Around IT 80 jobs will be moved to India, according to the union.

Unite regional officer John Morgan-Evans said: "It is alarming that Lloyds are continuing to offshore IT roles in the name of driving down cost. This simply means that the bank want to pay an IT worker in India less for the same work carried out in the UK. This disastrous race to the bottom hurts our members and inevitably impacts customers.

"Unite has made it clear that 'efficiency' cannot simply mean axing more jobs while expecting the same work to fall on fewer shoulders.

"The bank forgets that these relentless cuts have a human cost. Unpaid overtime and work-related stress are already at endemic levels across the bank and this will reach a crisis point if Lloyds continue to swing the axe."

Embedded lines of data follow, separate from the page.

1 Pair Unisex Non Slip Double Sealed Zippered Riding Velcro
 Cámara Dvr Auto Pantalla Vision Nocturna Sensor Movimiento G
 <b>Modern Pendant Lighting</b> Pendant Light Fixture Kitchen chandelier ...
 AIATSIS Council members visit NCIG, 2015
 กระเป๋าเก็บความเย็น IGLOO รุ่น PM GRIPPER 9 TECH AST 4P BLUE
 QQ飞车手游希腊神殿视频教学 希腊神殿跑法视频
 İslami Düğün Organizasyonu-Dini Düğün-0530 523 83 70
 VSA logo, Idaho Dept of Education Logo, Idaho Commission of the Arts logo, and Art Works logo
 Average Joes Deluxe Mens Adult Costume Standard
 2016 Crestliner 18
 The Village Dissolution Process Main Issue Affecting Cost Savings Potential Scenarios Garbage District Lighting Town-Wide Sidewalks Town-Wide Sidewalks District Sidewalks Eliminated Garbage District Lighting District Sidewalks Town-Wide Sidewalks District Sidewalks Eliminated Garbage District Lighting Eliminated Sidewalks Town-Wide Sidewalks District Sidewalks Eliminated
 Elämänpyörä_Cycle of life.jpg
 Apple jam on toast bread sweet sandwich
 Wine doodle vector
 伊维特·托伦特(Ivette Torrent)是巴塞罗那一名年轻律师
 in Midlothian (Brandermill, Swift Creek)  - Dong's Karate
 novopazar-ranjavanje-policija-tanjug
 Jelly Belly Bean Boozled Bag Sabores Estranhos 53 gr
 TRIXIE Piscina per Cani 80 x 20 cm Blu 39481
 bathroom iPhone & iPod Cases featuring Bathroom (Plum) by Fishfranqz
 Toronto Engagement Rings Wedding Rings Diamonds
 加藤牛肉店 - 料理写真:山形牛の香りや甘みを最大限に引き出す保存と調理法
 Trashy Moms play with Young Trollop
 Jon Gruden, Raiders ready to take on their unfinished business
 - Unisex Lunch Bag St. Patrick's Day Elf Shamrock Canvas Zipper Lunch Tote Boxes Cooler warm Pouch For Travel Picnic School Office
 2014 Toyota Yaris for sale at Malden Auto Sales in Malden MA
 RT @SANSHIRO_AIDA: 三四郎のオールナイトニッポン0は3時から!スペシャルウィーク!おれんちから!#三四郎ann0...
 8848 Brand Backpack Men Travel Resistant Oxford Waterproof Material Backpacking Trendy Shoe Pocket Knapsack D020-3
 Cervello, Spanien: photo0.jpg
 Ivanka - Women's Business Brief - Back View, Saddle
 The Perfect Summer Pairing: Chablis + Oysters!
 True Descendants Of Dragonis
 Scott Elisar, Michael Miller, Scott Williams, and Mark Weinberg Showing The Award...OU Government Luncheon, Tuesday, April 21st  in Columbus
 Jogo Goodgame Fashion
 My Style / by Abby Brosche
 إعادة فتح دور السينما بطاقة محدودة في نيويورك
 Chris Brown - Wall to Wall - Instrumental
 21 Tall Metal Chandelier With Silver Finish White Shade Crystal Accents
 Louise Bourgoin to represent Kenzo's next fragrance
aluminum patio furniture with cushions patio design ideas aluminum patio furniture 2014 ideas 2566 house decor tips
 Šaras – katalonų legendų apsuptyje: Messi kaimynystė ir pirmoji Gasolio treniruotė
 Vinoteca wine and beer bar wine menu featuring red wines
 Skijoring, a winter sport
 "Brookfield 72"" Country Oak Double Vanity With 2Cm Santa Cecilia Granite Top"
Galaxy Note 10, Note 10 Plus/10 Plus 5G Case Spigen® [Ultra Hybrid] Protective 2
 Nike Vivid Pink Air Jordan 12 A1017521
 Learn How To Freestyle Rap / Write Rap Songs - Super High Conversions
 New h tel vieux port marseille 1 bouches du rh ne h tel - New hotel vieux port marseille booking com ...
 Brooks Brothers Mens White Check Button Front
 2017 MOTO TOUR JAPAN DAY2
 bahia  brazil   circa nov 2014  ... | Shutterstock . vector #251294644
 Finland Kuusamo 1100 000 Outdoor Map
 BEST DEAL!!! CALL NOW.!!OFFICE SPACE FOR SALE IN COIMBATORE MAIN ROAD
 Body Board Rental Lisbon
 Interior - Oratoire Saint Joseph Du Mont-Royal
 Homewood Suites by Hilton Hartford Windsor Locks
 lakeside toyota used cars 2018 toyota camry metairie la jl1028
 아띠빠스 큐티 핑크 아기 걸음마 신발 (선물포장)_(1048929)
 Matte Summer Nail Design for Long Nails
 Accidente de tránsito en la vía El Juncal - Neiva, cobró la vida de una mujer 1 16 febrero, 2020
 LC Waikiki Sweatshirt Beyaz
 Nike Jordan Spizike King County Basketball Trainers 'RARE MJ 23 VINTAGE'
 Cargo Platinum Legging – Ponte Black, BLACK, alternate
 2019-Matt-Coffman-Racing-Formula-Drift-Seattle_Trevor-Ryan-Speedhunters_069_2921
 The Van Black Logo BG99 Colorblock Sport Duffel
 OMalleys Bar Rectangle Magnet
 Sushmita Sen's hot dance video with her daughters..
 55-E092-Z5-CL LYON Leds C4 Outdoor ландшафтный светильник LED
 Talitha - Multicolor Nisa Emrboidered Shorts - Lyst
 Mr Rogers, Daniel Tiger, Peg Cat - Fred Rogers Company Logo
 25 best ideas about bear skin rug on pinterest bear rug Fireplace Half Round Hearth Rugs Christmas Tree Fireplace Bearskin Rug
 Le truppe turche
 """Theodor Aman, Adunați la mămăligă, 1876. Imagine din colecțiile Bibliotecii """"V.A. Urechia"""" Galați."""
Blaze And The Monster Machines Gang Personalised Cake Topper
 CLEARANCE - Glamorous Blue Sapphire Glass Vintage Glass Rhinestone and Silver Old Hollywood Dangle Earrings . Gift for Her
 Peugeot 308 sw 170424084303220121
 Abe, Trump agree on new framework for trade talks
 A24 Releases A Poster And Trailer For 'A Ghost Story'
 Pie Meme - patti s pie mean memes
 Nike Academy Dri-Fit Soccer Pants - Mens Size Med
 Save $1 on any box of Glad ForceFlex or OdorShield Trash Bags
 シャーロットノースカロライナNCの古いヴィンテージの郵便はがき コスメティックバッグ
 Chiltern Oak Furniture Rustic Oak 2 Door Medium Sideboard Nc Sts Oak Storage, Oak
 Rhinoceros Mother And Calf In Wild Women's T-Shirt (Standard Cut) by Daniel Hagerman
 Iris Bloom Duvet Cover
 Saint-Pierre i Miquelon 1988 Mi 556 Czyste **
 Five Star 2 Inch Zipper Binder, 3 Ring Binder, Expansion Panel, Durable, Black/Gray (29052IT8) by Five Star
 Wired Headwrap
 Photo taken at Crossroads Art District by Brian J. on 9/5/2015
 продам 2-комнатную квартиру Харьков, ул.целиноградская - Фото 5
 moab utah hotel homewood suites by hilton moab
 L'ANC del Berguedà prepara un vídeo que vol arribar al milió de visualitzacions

Unite said the job losses will be followed by a recruitment freeze in several of the bank's divisions, while many staff will have to go through a new assessment process, increasing worries of further cuts.

The cuts are taking a heavy toll on workers, with three out of four reporting symptoms of stress, while four out of five are working unpaid overtime every week, the union claimed.

Lloyds said it would be creating 195 new jobs across the affected business areas, leading to a net loss of around 430 posts under its previously announced three year strategy.

A statement said: "'As part of our Group Strategic Review, we also announced 200 branch closures over the three year period. Today we can confirm that we will be closing 21 branches during July 2016 as part of this strategy.

"Branches will continue to play an important role in our multi-channel approach to meeting customer needs and we expect to continue to have the biggest branch network in the UK.

"Lloyds Banking Group is committed to working through these changes with employees in a careful and sensitive way. All affected employees have been briefed by their line manager today.

"The Group's policy is always to use natural turnover and to redeploy people wherever possible to retain their expertise and knowledge within the Group.

"Where it is necessary for employees to leave the company, it will look to achieve this by offering voluntary redundancy. Compulsory redundancies will always be a last resort."